[EXCERPTED RECORDS]:
┌────────

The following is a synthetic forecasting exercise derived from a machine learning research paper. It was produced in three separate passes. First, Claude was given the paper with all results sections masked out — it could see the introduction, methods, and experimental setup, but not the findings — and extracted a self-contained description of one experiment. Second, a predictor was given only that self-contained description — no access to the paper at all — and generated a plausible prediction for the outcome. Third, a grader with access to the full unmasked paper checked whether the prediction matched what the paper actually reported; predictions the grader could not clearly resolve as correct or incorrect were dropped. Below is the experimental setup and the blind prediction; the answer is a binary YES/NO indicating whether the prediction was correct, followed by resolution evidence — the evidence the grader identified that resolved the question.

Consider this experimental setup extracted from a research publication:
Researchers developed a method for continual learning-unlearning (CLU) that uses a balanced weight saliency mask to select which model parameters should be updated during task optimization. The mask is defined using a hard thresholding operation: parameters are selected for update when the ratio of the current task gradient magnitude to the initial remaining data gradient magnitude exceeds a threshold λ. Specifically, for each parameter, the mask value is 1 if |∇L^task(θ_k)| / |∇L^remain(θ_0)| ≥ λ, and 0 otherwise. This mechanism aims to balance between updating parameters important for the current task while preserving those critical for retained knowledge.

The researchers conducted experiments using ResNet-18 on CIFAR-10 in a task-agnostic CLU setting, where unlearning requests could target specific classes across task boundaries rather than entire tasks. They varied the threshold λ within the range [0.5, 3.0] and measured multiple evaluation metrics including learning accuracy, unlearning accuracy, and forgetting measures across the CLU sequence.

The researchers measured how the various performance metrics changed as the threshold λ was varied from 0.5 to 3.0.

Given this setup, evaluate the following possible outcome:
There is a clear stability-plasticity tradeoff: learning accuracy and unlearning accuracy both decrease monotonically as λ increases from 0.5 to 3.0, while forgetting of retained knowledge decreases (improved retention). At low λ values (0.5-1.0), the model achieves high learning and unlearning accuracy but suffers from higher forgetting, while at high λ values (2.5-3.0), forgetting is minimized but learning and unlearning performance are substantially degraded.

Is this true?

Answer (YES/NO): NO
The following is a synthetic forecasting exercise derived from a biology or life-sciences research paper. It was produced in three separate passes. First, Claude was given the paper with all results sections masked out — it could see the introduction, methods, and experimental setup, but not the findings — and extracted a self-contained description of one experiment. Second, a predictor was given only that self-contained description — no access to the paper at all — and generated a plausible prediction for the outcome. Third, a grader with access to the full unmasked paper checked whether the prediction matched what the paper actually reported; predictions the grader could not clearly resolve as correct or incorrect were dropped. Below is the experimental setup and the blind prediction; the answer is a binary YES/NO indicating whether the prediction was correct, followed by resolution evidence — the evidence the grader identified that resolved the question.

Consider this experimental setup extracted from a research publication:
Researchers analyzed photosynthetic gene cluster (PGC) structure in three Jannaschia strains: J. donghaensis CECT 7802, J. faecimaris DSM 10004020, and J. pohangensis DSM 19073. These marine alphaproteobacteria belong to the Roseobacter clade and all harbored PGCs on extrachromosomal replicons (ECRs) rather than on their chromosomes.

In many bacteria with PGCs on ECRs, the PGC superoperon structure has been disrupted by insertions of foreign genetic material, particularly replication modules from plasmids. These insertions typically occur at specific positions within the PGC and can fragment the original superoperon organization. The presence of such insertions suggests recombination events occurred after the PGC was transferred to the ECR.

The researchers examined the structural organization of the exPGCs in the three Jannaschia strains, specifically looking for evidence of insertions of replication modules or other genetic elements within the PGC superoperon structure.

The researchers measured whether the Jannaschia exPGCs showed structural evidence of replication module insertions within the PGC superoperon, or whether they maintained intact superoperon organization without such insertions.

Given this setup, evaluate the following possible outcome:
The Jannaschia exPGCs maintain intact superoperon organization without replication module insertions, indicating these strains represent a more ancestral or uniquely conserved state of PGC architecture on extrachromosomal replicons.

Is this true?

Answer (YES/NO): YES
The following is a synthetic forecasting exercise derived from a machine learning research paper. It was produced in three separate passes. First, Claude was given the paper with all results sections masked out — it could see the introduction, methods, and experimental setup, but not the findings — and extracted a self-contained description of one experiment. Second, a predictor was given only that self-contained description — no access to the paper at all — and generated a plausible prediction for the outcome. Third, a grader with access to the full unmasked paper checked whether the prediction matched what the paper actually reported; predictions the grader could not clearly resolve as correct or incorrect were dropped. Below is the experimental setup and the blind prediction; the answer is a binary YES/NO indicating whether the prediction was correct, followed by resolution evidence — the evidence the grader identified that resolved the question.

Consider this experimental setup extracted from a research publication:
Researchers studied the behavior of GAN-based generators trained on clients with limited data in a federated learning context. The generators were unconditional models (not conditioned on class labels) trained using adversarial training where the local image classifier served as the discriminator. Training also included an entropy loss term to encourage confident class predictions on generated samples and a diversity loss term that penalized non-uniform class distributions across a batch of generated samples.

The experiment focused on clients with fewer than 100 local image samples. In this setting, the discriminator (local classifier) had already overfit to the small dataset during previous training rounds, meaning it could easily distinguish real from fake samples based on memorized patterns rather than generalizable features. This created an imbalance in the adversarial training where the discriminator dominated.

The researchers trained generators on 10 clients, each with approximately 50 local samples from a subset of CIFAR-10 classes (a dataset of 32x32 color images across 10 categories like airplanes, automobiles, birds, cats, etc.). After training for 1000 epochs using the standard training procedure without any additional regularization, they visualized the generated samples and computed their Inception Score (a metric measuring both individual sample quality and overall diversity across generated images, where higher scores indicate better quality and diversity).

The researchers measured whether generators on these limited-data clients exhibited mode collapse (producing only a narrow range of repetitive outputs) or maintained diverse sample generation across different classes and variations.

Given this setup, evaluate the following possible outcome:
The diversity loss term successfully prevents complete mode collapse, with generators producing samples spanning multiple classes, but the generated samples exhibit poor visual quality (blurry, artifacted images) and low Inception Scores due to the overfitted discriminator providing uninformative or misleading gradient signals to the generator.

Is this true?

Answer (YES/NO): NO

└────────

[WHAT NEEDS TO BE DONE]: Could you copy every line from the records that has "collapse" in it?

[RESULT]:
The researchers measured whether generators on these limited-data clients exhibited mode collapse (producing only a narrow range of repetitive outputs) or maintained diverse sample generation across different classes and variations.
The diversity loss term successfully prevents complete mode collapse, with generators producing samples spanning multiple classes, but the generated samples exhibit poor visual quality (blurry, artifacted images) and low Inception Scores due to the overfitted discriminator providing uninformative or misleading gradient signals to the generator.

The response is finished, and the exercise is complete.